3. The Great Gatsby by F. Scott Fitzgerald
The Great Gatsby is another book that deserves to be called a classic. Like most books on this list, I still think about and reference this book from time to time. It’s perhaps the ultimate American classic in that it acutely dissects the American Dream during the 1920s, right before the Great Depression. While novels like Of Mice and Men also do this, The Great Gatsby has a silliness that Of Mice and Men does not. This book has not only held up, but its message has become stronger with time.
“Reading The Great Gatsby for school never felt like it was an assignment. It felt like it was for pleasure… though I hated Nick,” University of Iowa Junior Madeline Fait said.
Beyond the riveting social commentary, this is a fun book. It details parties in the golden age of parties, scenes showcasing all the glamor, glitz and excess of the roaring twenties. This book does an excellent job of poking fun at rich people and their eccentricities. Almost every person in this book is out of touch in their own special way. Characters are constantly in incredibly avoidable drama, and while this often annoys me in books, Fitzgerald nails the absurdism of the wealthy in a way that is timeless and hilarious.
4. To Kill a Mockingbird by Harper Lee
This book contains my favorite conclusion of any novel ever. The pacing at points seems hard to get through, but I found the main characters, Scout, Jem and Atticus Finch, compelling enough to compensate. The plot deals with heavy issues, including race, sexual violence, and the failure of the legal system. Despite that, the tone of the book is relatively light, as the main character, Scout, engages in several silly childhood adventures over the course of the book. Maybe it’s the fact that I read this coming-of-age novel while I was still coming-of-age; however, it has stuck with me in the best possible way.
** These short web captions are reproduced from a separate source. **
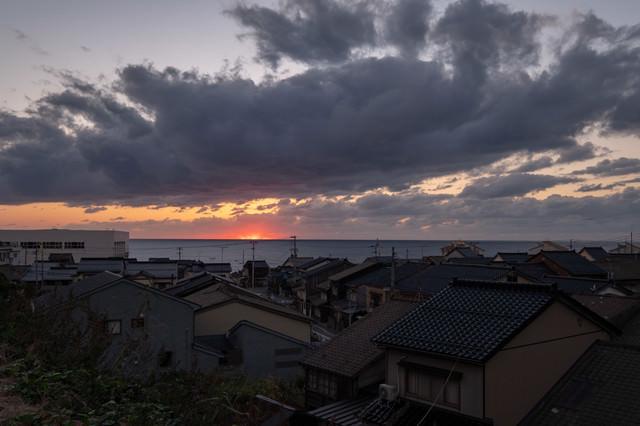 沈む夕日と海沿いの民家の写真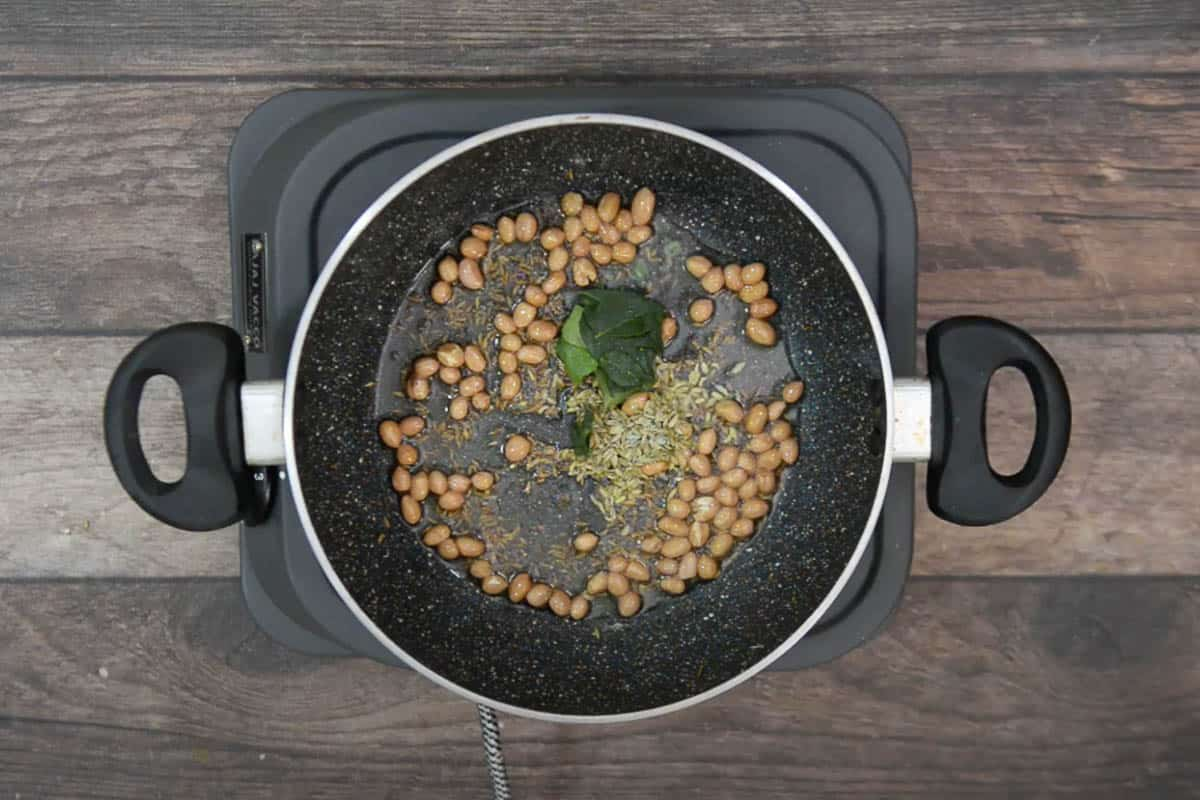 Fennel seeds and curry leaves added to the pan.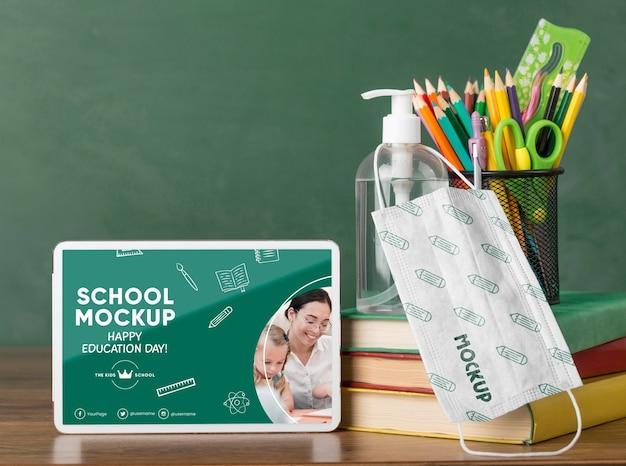 Widok z przodu tabletu z podstawowymi artykułami szkolnymi i maską medyczną na dzień edukacji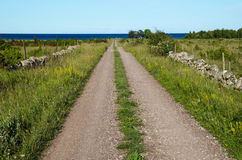 Gravel road straight to the sea Stock Photo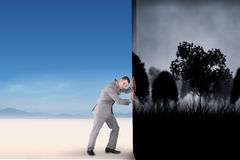 Composite image of businessman pushing away scene Royalty Free Stock Images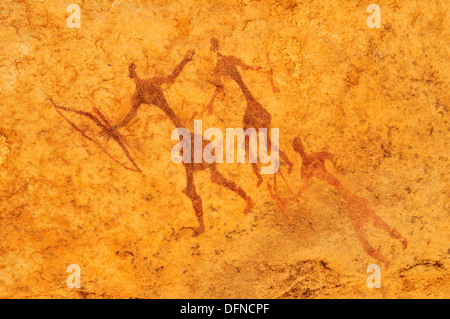painted warriors or hunters, neolithic rockart at Tin Meskis, Adrar n´ Ahnet, Algeria, Sahara, North Africa - Stock Photo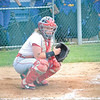Corey J. Corbin/NEWS<br /> Lady Lancers catcher Marissa Kirkwood looks into the dugout for the pitch call.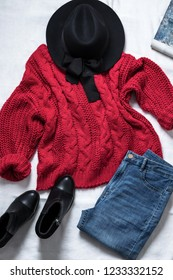 Set of casual female clothes: black woolen hat,knitted large viscous red sweater, blue skinny jeans, leather ankle boots, on white background. Top view.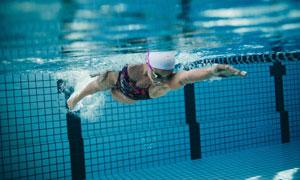 清澈泳池中的游泳人物摄影高清图片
“I thought it was good because it was very nuanced and dealt with heavy topics but not so dark that a kid couldn’t read it,” University of Iowa Senior Raquel Valladolid said.
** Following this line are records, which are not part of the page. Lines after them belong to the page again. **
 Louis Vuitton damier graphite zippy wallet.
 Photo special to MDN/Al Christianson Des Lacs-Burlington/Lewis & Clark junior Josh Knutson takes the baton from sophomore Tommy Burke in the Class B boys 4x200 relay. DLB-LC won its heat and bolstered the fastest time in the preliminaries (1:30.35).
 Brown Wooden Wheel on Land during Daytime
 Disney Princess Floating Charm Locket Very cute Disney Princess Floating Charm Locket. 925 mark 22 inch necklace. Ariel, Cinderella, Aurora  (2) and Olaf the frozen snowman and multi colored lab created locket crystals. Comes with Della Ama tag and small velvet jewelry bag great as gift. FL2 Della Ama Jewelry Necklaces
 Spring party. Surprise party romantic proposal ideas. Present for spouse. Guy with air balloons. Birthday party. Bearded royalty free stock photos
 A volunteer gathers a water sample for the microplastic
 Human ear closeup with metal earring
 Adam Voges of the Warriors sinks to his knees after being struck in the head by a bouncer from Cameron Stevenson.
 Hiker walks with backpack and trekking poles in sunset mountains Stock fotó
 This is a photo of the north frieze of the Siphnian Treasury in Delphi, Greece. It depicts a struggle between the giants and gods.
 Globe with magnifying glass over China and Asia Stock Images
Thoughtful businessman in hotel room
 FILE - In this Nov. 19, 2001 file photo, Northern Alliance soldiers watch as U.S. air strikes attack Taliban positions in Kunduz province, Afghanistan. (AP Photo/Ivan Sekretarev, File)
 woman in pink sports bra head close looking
This book makes writing from a child’s perspective seem easy, which it is certainly not. As the reader, you watch Scout struggle to understand adult issues while the adult issues remain clear to the reader. Even though parts of the plot are so frustrating they make me want to claw my eyes out, the message is positive. The conclusion was formative to me and did more to make me believe in the goodness of humanity than any other singular work of art.
5. The Pillow Book by Sei Shōnagon
This is one of the only classics I’ve found genuinely really funny. That’s because it wasn’t written for publication. As the title suggests, The Pillow Book is a diary by Sei Shōnagon from 1002 Japan. Shōnagon is a lady in waiting who journals about court gossip. She also makes various lists of things, including a list of things that make her happy. Finally, she jotted down scenes from her day she felt worth remembering. Given she never expected it to be published, it’s pretty unfiltered. She’s not worried about how she might be perceived.
There’s no great overarching message, just lists, gossip and observations Shōnagon felt were worth recording. Despite being written a millennium ago, I found it more relatable than many modern classics. Shōnagon is just a woman living her life whilst writing a surprisingly well-written and raunchy diary. It reminded me of when I saw graffiti from ancient Roman teens carved into a wall in Pompeii, and the graffiti was of a penis. Neither Shōnagon nor the Roman teens thought people would be witnessing their work a thousand years later, and if they did, they’d both likely be embarrassed.